## THE RECORDS
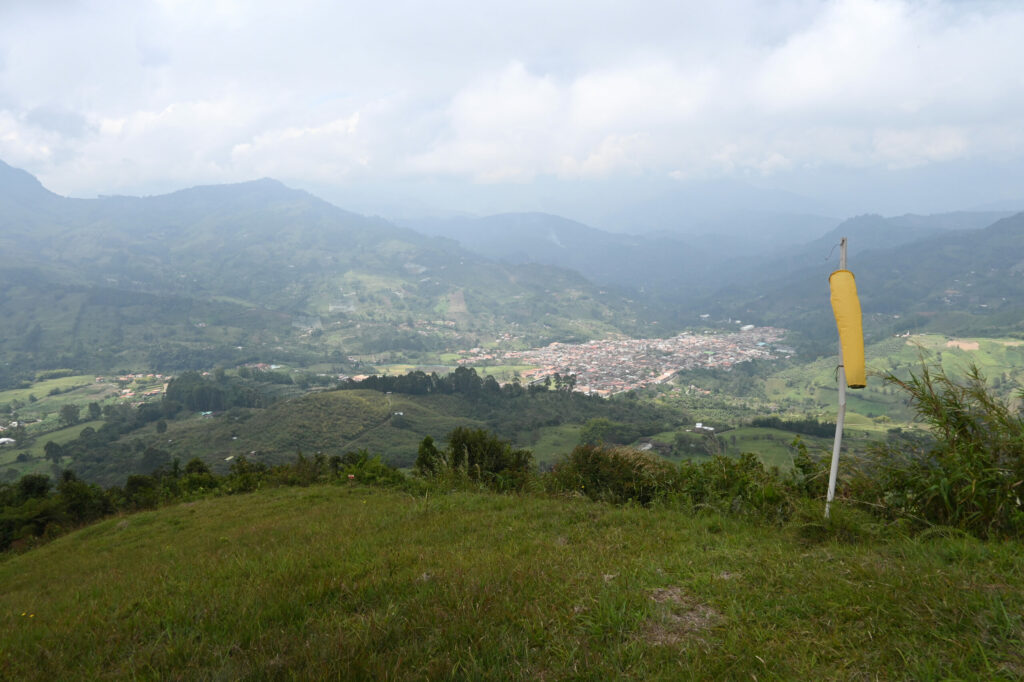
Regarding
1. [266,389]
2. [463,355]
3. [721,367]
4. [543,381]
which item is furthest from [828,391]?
[266,389]

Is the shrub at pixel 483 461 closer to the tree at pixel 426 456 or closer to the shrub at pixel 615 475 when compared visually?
the tree at pixel 426 456

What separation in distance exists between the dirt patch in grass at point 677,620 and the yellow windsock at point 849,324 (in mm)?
2166

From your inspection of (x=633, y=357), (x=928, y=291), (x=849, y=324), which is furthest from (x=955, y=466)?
(x=928, y=291)

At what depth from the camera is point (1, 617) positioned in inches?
170

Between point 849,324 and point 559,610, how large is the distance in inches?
129

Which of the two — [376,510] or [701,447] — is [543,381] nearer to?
[701,447]

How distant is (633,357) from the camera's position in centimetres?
9862

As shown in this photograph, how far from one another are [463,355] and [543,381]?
38.3m

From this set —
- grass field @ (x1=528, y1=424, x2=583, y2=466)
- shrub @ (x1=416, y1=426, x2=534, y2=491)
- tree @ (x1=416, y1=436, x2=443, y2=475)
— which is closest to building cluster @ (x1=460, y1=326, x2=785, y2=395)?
grass field @ (x1=528, y1=424, x2=583, y2=466)

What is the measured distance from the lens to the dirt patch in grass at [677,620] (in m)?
2.69

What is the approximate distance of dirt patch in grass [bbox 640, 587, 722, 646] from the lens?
8.82 ft

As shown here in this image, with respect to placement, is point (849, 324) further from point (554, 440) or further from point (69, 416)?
point (69, 416)

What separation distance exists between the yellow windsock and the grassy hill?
1.40 meters

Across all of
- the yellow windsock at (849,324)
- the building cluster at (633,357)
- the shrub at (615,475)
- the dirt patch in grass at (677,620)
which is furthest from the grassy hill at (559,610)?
the building cluster at (633,357)
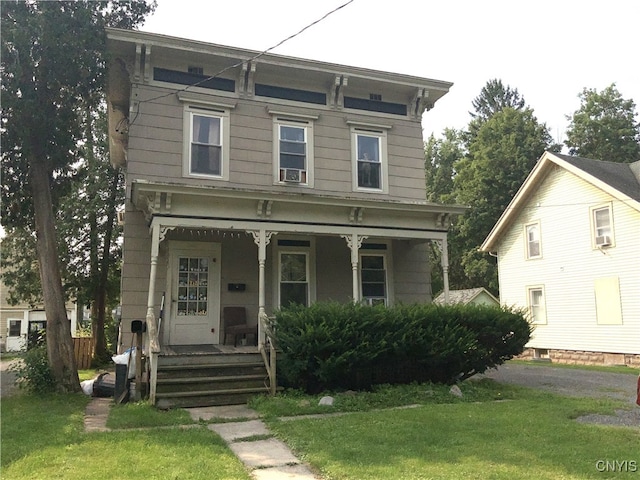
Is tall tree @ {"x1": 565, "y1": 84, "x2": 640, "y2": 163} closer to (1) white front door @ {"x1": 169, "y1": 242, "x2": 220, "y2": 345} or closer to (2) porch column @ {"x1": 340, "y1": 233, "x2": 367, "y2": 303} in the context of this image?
(2) porch column @ {"x1": 340, "y1": 233, "x2": 367, "y2": 303}

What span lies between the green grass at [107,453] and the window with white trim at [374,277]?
638cm

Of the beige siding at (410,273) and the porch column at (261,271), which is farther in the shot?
the beige siding at (410,273)

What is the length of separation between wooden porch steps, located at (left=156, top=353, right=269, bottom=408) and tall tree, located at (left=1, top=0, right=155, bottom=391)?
235 centimetres

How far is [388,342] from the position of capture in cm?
903

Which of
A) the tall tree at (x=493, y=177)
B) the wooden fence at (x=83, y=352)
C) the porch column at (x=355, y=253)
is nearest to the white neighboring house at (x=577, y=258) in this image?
the porch column at (x=355, y=253)

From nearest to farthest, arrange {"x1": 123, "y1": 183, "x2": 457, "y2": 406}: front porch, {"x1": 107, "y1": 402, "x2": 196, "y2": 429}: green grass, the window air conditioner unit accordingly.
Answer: {"x1": 107, "y1": 402, "x2": 196, "y2": 429}: green grass, {"x1": 123, "y1": 183, "x2": 457, "y2": 406}: front porch, the window air conditioner unit

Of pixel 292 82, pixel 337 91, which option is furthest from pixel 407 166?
pixel 292 82

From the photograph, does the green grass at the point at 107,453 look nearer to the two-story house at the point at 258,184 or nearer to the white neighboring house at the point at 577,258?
the two-story house at the point at 258,184

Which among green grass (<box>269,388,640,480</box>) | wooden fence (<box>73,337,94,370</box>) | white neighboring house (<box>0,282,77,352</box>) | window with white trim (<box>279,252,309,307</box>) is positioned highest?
window with white trim (<box>279,252,309,307</box>)

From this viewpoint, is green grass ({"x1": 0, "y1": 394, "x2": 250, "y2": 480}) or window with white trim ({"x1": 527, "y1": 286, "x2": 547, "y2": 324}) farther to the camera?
window with white trim ({"x1": 527, "y1": 286, "x2": 547, "y2": 324})

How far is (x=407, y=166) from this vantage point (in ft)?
42.7

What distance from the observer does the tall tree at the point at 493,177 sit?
3023 cm

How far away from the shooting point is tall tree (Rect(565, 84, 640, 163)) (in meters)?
29.6

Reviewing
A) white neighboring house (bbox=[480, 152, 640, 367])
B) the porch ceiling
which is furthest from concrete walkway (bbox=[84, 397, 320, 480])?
white neighboring house (bbox=[480, 152, 640, 367])
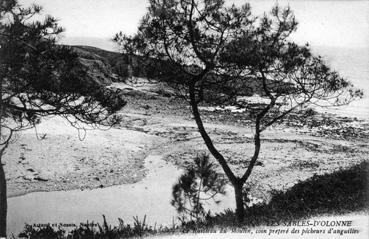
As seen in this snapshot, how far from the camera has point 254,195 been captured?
16.0m

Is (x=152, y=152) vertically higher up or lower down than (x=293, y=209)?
higher up

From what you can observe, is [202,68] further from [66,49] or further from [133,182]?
[133,182]

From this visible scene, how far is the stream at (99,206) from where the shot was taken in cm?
1389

## TO BE DONE
Convert the lines from the one containing "Is (x=152, y=152)" through the end of the items into a Markdown table with the columns Row and Item line, numbering each row and leaving out blank lines.

## ANSWER TO THIS TASK
| Row | Item line |
|---|---|
| 1 | Is (x=152, y=152) vertically higher up or lower down than (x=293, y=209)? |
| 2 | higher up |
| 3 | From what you can observe, is [202,68] further from [66,49] or further from [133,182]? |
| 4 | [133,182] |
| 5 | From this visible scene, how far is the stream at (99,206) from where the shot was taken in cm? |
| 6 | 1389 |